Mersin, yalnızca şehir tarihine değil, Türkiye’nin hafızasına kazınacak bir projeye imza attı. UKADER öncülüğünde, Mersin Valiliği himayesinde başlatılan “Annenin Ayak İzleri Projesi”, annelerin sessiz kahramanlıklarını ve gelecek nesillere bıraktıkları değerleri tarihe kazıyor.
Fatma Çakar’ın vizyoner liderliğinde yürütülen proje, Mersin’den yükselen bir sesle dünyanın dört bir yanındaki kadınların mücadelesini görünür kılmaya hazırlanıyor. Her ayak izi bir hikâye…
Her hikâye geleceğe ekilen bir tohum…
Ve bu kez, o tohum tüm ülkenin kaderini değiştirecek kadar güçlü!
Her ayak izi bir hikâye…
Her hikâye geleceğe ekilen bir tohum…
Ve her anne, toplumun kaderini şekillendiren en değerli miras… Bu vizyon doğrultusunda başlatılan proje; İçişleri Bakanlığı desteği, Mersin Valiliği himayesi, İl Sivil Toplum Müdürlüğü koordinasyonu ve Mersin Aile ve Sosyal Hizmetler İl Müdürlüğü ile Akdeniz Belediyesi iş birliğinde yürütülüyor.

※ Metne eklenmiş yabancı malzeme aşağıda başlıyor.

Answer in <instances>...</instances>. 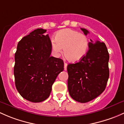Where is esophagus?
Masks as SVG:
<instances>
[{
  "label": "esophagus",
  "instance_id": "esophagus-1",
  "mask_svg": "<svg viewBox=\"0 0 124 124\" xmlns=\"http://www.w3.org/2000/svg\"><path fill=\"white\" fill-rule=\"evenodd\" d=\"M67 65H68L67 63L65 62L64 63V70L65 71H66V70H67Z\"/></svg>",
  "mask_w": 124,
  "mask_h": 124
}]
</instances>
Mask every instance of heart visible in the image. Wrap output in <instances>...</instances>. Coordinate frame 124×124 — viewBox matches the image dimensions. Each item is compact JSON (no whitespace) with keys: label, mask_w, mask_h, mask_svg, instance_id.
Listing matches in <instances>:
<instances>
[{"label":"heart","mask_w":124,"mask_h":124,"mask_svg":"<svg viewBox=\"0 0 124 124\" xmlns=\"http://www.w3.org/2000/svg\"><path fill=\"white\" fill-rule=\"evenodd\" d=\"M53 53L59 56L63 48V54L71 62L81 61L86 54L88 49V40L85 35L70 28L58 31L51 41Z\"/></svg>","instance_id":"obj_1"}]
</instances>
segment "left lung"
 <instances>
[{
    "label": "left lung",
    "mask_w": 124,
    "mask_h": 124,
    "mask_svg": "<svg viewBox=\"0 0 124 124\" xmlns=\"http://www.w3.org/2000/svg\"><path fill=\"white\" fill-rule=\"evenodd\" d=\"M81 29L85 35L89 33L85 28ZM90 40L85 56L67 66L69 93L73 99L80 103L88 102L101 94L109 76V54L106 45Z\"/></svg>",
    "instance_id": "8db88e82"
}]
</instances>
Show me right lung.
<instances>
[{
  "label": "right lung",
  "mask_w": 124,
  "mask_h": 124,
  "mask_svg": "<svg viewBox=\"0 0 124 124\" xmlns=\"http://www.w3.org/2000/svg\"><path fill=\"white\" fill-rule=\"evenodd\" d=\"M46 32L38 28L23 37L15 54L16 88L23 98L34 103L49 97L57 76L64 69L63 60L50 56L51 41Z\"/></svg>",
  "instance_id": "1"
}]
</instances>
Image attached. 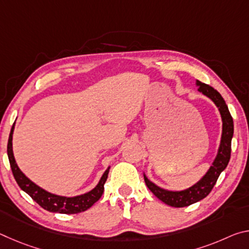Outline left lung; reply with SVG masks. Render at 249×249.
<instances>
[{"mask_svg": "<svg viewBox=\"0 0 249 249\" xmlns=\"http://www.w3.org/2000/svg\"><path fill=\"white\" fill-rule=\"evenodd\" d=\"M196 86L197 87V91L200 93L205 95L206 98H209L216 105L222 119L221 142L220 145H218L215 158H214L212 162V166H210L209 170L205 172V175L197 182L191 185V187L180 191H172L160 188L157 184L151 182L144 174L145 182L149 190L160 201H162L167 205L174 206V208L189 206L204 199L206 196H209V193L212 191L213 187L215 185L221 172L224 171L227 165H229L231 158V144L234 134V124L233 119H231V113L229 111V107H227L222 95L216 90H214L212 87L200 82L199 80L196 81Z\"/></svg>", "mask_w": 249, "mask_h": 249, "instance_id": "1", "label": "left lung"}]
</instances>
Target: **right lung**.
I'll use <instances>...</instances> for the list:
<instances>
[{"instance_id":"1","label":"right lung","mask_w":249,"mask_h":249,"mask_svg":"<svg viewBox=\"0 0 249 249\" xmlns=\"http://www.w3.org/2000/svg\"><path fill=\"white\" fill-rule=\"evenodd\" d=\"M15 128V123L12 126L10 137H8L7 142V156L10 160V165L12 172L16 180V182L19 185L24 192L32 197V199L37 202L41 208L53 213H61V214H77L80 212H84L88 209H90L96 201H98L103 195L104 191V183L107 179L109 166L107 169L103 172L98 184L92 189L91 191L83 193V195L75 196H58L49 191H46L39 185L25 176L24 172L19 169V167L16 163V160L13 153V133Z\"/></svg>"}]
</instances>
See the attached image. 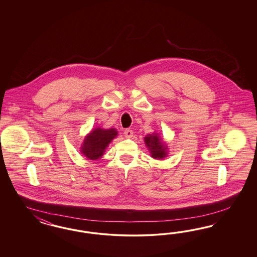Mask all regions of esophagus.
Returning a JSON list of instances; mask_svg holds the SVG:
<instances>
[{
    "mask_svg": "<svg viewBox=\"0 0 257 257\" xmlns=\"http://www.w3.org/2000/svg\"><path fill=\"white\" fill-rule=\"evenodd\" d=\"M133 135H134V133H133L131 129H126V130H124V136L126 138L130 139V138H132Z\"/></svg>",
    "mask_w": 257,
    "mask_h": 257,
    "instance_id": "esophagus-1",
    "label": "esophagus"
}]
</instances>
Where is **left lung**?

Fatma Çakar: Bir Kadın, Bir Lider, Bir VizyonUKADER Başkanı Fatma Çakar, hem Mersin’de hem de uluslararası arenada kadın hakları, aile değerleri ve sosyal farkındalık projeleriyle tanınan güçlü bir isim. Çakar, proje hakkında yaptığı açıklamada, “Bir annenin ayak izi sadece kendi evlatlarının değil, bir milletin geleceğini değiştirir. Biz bu proje ile kadınların mücadelesini tarihe kazıyacağız” dedi.
Onun liderliğinde, “Annenin Ayak İzleri” yalnızca Mersin annelerinin hikâyelerini değil; Anadolu’nun dört bir yanındaki, hatta dünyanın farklı köşelerindeki kadınların hayat mücadelelerini, umutlarını ve başarılarını görünür kılacak.
Mersin’den Yükselen Bir İlham Çağrısı
İmza töreninde, Mersin Vali Yardımcısı Faik Arıcan ve Sivil Toplumla İlişkiler Müdüresi Aysun Cennet Kıldan projeye verdikleri güçlü destek için özel olarak teşekkür edildi. Bu adım, Mersin’in yalnızca bölgesel değil, ulusal ve uluslararası düzeyde de kadınların hikâyelerini dünyaya duyuracak bir merkez olma yolunda önemli bir eşik olarak değerlendiriliyor.
“Annenin Ayak İzleri Projesi”, gelecek nesillere ilham verecek gerçek hayat öykülerini kayıt altına alarak kültürel hafızayı güçlendirmeyi amaçlıyor. Her bir annenin hikâyesi, geleceğin inşasında bir tuğla, bir ışık ve bir yol gösterici olacak.
Çünkü bir annenin attığı her adım, sadece kendi yolunu değil; bir toplumun yarınlarını aydınlatır.